In 2024, for employees who were in a workplace pension scheme, around three in 10 (34%) were members of defined benefit schemes – down from 36% in 2021, and from 45% in 2015 – the earliest data available.
Four in 10 (40%) were members of defined contribution schemes – up from 36% in 2021 and rising from 26% in 2015 (which includes pensions in the National Employment Savings Trust), and 1 in 4 (25%) were in a group scheme.
In the private sector, a gender gap remained in 2024 with 76% of female employees having a workplace pension, compared with 81% of male employees; in the public sector, 90% of male employees and 90% of female employees had a workplace pension.
One in five (19%) workers had either no pension provision or unknown pension provision.
Kelly Parsons, Head of DC Proposition at Broadstone commented: “It’s encouraging that more than eight in ten employees are now saving into a workplace pension, underlining the lasting impact of auto-enrolment in bringing millions into retirement saving.

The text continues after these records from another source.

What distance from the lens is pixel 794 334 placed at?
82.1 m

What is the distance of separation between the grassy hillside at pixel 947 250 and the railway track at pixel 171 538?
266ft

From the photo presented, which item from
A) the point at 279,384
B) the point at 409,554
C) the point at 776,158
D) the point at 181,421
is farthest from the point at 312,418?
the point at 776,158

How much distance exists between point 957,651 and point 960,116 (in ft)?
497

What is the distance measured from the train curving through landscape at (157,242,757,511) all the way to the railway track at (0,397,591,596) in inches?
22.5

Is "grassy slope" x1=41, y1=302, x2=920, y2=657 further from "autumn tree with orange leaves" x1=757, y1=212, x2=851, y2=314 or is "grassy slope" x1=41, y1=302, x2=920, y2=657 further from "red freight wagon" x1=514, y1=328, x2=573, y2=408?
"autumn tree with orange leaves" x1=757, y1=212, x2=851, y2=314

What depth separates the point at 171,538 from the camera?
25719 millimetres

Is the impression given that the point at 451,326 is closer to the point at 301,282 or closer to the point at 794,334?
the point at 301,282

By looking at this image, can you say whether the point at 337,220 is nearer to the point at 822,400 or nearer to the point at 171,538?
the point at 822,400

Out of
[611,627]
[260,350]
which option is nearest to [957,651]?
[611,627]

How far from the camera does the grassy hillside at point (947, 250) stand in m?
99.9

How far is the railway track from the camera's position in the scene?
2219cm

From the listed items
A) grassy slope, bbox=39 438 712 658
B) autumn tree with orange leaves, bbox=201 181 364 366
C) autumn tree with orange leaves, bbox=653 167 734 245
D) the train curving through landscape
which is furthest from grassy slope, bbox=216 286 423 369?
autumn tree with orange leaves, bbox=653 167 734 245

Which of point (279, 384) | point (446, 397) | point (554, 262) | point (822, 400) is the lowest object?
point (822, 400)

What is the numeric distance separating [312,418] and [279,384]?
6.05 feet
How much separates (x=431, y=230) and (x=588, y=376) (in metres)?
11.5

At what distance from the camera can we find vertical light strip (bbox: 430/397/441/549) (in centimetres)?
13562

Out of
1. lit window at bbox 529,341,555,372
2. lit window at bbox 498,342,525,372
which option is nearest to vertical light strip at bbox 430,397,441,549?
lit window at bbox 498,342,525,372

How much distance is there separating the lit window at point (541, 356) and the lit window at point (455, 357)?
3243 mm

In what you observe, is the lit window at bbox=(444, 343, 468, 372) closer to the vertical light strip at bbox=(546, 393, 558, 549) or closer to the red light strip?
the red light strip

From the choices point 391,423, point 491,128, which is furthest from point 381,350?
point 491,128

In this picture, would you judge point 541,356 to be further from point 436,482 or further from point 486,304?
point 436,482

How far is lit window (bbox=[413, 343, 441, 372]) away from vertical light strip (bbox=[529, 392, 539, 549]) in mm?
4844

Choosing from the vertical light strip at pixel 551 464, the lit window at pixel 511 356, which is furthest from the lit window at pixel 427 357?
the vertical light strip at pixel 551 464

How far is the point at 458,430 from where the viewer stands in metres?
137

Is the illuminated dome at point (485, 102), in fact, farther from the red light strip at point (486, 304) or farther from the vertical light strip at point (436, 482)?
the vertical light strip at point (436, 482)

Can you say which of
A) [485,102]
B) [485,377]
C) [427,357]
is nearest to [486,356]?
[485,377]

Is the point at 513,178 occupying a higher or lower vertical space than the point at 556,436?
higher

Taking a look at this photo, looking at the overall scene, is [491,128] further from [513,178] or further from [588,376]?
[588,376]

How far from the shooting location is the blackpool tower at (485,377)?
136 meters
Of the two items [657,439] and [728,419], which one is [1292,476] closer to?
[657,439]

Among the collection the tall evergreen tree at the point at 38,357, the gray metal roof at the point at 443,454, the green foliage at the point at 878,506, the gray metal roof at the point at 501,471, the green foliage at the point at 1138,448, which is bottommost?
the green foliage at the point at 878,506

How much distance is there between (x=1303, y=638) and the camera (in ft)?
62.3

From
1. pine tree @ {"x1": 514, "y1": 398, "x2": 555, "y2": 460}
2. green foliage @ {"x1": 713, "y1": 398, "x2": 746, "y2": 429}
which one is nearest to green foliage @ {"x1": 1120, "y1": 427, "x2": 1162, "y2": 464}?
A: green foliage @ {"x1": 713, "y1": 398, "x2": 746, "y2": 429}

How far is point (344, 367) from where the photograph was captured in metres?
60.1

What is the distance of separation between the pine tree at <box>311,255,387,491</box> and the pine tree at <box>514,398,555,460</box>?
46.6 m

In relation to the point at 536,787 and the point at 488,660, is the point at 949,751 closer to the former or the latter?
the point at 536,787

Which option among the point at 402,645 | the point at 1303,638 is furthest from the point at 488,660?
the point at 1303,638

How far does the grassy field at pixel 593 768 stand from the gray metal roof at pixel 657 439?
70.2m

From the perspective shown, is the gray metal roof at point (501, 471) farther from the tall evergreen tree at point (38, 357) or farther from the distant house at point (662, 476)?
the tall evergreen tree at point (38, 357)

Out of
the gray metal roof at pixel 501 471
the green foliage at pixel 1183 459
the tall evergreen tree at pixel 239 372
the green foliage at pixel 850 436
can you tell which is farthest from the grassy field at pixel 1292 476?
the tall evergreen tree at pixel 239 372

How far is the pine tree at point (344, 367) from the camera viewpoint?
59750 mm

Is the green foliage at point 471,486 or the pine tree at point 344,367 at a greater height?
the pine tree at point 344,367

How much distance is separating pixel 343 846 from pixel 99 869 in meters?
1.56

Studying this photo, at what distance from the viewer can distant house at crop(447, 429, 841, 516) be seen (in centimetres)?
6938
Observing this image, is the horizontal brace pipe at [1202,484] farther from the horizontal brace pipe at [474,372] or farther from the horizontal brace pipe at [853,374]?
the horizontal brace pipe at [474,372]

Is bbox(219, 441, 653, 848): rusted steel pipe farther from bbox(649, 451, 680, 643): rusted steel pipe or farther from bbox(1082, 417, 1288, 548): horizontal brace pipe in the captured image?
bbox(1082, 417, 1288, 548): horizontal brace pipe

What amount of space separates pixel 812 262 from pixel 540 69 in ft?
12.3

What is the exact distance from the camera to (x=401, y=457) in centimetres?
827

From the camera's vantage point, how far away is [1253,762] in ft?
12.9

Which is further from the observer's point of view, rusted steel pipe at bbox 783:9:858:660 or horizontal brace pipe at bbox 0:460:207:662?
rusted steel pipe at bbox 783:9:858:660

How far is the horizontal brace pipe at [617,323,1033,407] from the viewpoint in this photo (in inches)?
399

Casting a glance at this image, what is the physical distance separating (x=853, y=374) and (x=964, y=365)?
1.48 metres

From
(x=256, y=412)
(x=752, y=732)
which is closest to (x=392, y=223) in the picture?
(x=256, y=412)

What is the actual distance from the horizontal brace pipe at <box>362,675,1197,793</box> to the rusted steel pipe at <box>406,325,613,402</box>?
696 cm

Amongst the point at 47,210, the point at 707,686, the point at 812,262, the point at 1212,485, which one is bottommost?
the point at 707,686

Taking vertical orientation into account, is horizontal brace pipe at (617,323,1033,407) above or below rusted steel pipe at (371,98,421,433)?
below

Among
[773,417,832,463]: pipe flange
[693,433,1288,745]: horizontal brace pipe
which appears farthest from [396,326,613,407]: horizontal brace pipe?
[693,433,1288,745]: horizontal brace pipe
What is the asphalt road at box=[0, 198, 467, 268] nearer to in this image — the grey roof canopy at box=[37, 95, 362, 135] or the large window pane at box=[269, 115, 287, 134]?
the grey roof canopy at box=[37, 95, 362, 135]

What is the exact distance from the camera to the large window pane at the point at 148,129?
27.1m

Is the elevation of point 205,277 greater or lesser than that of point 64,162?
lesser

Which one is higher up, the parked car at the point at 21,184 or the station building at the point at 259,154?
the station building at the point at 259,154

“However, with participation rates now largely stabilising, the next challenge is ensuring people are saving enough. The continued shift away from defined benefit schemes towards defined contribution arrangements places greater responsibility on individuals to build adequate retirement pots, making contribution levels and engagement increasingly important.
“While auto-enrolment has helped bring many more women into pension saving, these figures show that a participation gap remains in the private sector, moreover, one in five workers don’t have any pension provision at all. Closing that gap will require more targeted support and engagement with groups who are more likely to fall outside the system or contribute less.
“Employers have a crucial role to play here. Well-designed schemes, inclusive contribution structures and better support around key life events such as parental leave can help ensure workplace pensions work for a wider range of employees. Without continued progress, today’s participation gaps risk translating into significant inequalities in retirement.”